Alton & Pacific Railroad

Overview
- Headquarters: Alton, California
- Dates of operation: 1969–1989

Technical
- Track gauge: 2 ft (610 mm)
- Length: 3/4 mile

= Alton & Pacific Railroad =

Defunct railroad in California

The Alton & Pacific Railroad was gauge tourist railroad at Alton, California, that ran from 1969 until 1989.

== History ==
In 1966, Frank Bayliss purchased the site of a burned out lumber mill near Alton. He spent three years clearing the site and laying narrow gauge track. The railroad included a roundhouse, a turntable and a water tank.

In 1968, Bayliss acquired a 1935 Orenstein & Koppel steam locomotive. It had been taken to the US from Germany after World War II. He made some cosmetic changes to the locomotive and added a home-built tender.

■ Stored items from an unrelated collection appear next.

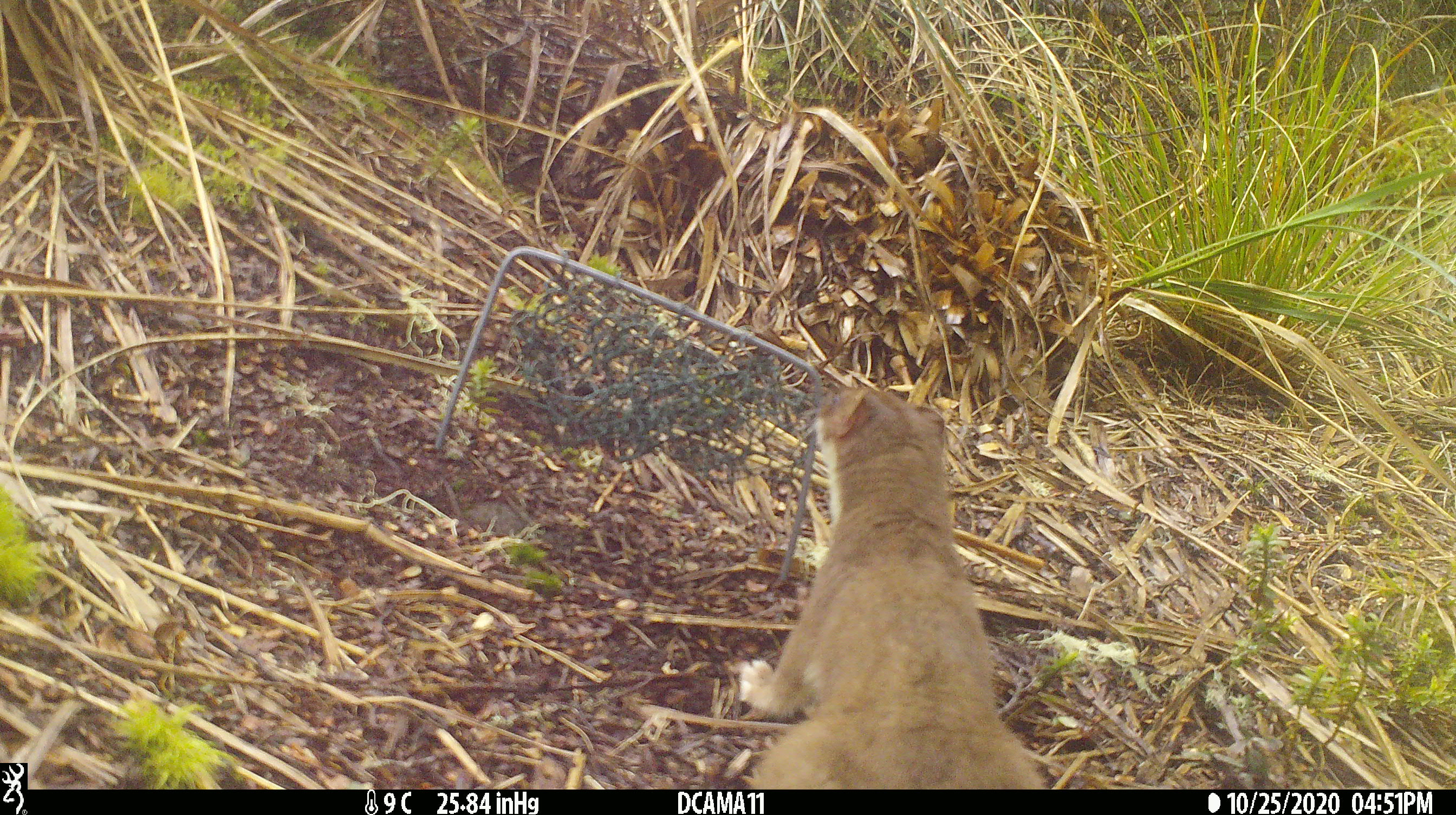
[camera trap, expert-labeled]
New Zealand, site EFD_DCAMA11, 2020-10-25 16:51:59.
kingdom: Animalia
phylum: Chordata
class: Mammalia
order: Carnivora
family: Mustelidae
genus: Mustela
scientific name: Mustela erminea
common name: stoat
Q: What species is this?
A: Stoat (Mustela erminea).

The railroad opened on 4 July 1969.

After the railroad shut down in 1989, Bayliss sold the railroad to an entrepreneur who planned to use the equipment at an island resort he wanted to create in the South Pacific. In 2007, Peter Nott acquired the two locomotives for the Bitter Creek Western Railroad. They then moved to his private Norgrove Railway in Arroyo Grande CA.

== Rolling stock ==

| Number | Builder | Type | Works number | Date | Notes |
|---|---|---|---|---|---|
| 5 | Orenstein & Koppel | 0-4-0T | 12676 | 1935 | Fired on local wood |
|  | Fowler | 0-6-0T | 9460 | 1903 | Built for Colonial Sugar Refining Co, Lautoka Fiji. This locomotive was apparently never operated on the A&P |
|  | Plymouth | 8-ton diesel |  |  | Acquired in 1972 from a clay pit in Lincoln, Nebraska |

Bayliss built two yellow 4 wheel passenger cars: an observation car and a combine. There were also a couple of flat cars.